Ab jetzt auch ohne Hände – manchmal

Wem selber lenken zu anstrengend ist, darf aufatmen: In Deutschland ist nun autonomes Fahren der Stufe 3 erlaubt. Foto metamorworks
Viele Hersteller arbeiten an selbstfahrenden Autos, die nächste Stufe wurde jüngst erreicht: Der Autopilot darf jetzt bis Tempo 60 auf der Autobahn selber lenken. Doch bis er immer und überall das Steuer übernehmen kann, wird es noch dauern.
Von Harald Czycholl
Es ist früher Abend, der Berufsverkehr auf der Stadtautobahn fließt langsam und zäh, der Stresslevel steigt. Während sich auf den Gesichtern der anderen Autofahrer ein zunehmend genervter Ausdruck breitmacht, schaut der Mann im Mercedes ganz gelassen und entspannt. Auch während der Fahrt greift er ungeniert zum Smartphone, liest und tippt. Das Lenkrad hat er längst losgelassen und den Blick immer wieder von der Fahrbahn abgewandt. Und das völlig legal: Er ist in einer S-Klasse mit dem sogenannten Drive- Pilot-System unterwegs, einer Art Autopilot, der zumindest in gewissen Grenzen das Steuer übernehmen kann und darf.
Das Drive-Pilot-System markiert einen wichtigen weiteren Schritt hin auf dem Weg zum autonomen Fahren. „Erstmals ist es in Deutschland mit diesem System technisch möglich und juristisch erlaubt, die Hände vom Lenkrad und die Augen von der Fahrbahn zu nehmen“, sagt Mercedes-Projektleiter Gregor Kugelmann.
Er macht aber gleich ein paar Einschränkungen: Weil sich auch der Gesetzgeber nur langsam in die Zukunft tastet, das Verkehrsgeschehen vorhersehbar sein und dem Fahrer im Zweifel genügend Zeit für die Rücknahme der Befehlsgewalt bleiben muss, darf der Autopilot aktuell nur bis Tempo 60 und ausschließlich auf der Autobahn arbeiten. Jahrelange Forschung und Entwicklung – und ein ebenso langes Ringen mit den Zulassungsbehörden – waren dazu nötig.
Nun ist auch in Deutschland möglich, was Tesla oder die General-Motors-Tochter Cadillac in Amerika schon länger propagieren: die freihändige Fahrt über Fernstraßen. Auf speziell kartographierten Strecken kann man in neuen Cadillacs schon länger während der Fahrt die Hände in den Schoß legen. Bei Tesla funktioniert das dank intelligenter Kameras theoretisch überall. Doch offiziell ist das System noch in der Beta-Phase, der trägt Fahrer immer die Verantwortung. Zudem ist es bei Tesla zu einer Reihe tödlicher Unfälle gekommen, die Zweifel am System geweckt haben.
☆ ☆ ☆
Deine Aufgabe: Entnimm dem Text über selbstfahrende Autos unverändert die Stelle, die bei „Nun ist auch“ anfängt und bei „System geweckt haben.“ aufhört.

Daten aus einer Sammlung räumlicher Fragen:
☆ ☆ ☆
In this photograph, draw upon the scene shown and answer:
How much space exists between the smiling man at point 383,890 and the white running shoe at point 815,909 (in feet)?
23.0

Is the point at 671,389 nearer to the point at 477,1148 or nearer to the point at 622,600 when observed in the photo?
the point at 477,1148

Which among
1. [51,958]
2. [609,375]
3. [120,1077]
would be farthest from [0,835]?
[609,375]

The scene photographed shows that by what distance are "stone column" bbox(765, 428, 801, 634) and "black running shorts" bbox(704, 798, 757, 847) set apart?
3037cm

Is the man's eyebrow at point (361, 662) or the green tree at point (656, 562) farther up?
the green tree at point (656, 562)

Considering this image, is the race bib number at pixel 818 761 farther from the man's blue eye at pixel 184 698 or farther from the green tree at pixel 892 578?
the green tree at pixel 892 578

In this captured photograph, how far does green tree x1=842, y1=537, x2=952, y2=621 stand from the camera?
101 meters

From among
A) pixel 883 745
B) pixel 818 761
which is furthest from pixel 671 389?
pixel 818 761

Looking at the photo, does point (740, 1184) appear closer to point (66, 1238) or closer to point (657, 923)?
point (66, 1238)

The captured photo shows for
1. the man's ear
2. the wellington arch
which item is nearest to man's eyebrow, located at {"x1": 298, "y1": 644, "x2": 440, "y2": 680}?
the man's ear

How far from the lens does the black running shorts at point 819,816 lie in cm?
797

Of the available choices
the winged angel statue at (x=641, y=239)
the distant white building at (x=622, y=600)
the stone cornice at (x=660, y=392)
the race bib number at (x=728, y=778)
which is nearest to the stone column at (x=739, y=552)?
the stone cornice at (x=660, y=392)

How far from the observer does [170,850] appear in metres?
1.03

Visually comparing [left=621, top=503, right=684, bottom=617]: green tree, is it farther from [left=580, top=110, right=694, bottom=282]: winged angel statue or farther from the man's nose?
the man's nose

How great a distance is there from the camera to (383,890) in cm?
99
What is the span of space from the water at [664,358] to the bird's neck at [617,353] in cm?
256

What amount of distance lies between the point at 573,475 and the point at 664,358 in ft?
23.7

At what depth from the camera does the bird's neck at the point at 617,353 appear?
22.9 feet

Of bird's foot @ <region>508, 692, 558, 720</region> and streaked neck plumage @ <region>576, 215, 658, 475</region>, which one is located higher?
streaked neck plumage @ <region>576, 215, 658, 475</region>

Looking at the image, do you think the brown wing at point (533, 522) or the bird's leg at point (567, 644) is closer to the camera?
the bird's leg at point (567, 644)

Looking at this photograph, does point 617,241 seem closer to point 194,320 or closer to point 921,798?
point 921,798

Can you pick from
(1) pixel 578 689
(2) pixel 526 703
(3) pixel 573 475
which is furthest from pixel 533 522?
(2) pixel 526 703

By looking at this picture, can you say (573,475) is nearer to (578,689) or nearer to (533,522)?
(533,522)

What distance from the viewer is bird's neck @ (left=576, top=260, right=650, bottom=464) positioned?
☆ ☆ ☆
Die Lösung:
Nun ist auch in Deutschland möglich, was Tesla oder die General-Motors-Tochter Cadillac in Amerika schon länger propagieren: die freihändige Fahrt über Fernstraßen. Auf speziell kartographierten Strecken kann man in neuen Cadillacs schon länger während der Fahrt die Hände in den Schoß legen. Bei Tesla funktioniert das dank intelligenter Kameras theoretisch überall. Doch offiziell ist das System noch in der Beta-Phase, der trägt Fahrer immer die Verantwortung. Zudem ist es bei Tesla zu einer Reihe tödlicher Unfälle gekommen, die Zweifel am System geweckt haben.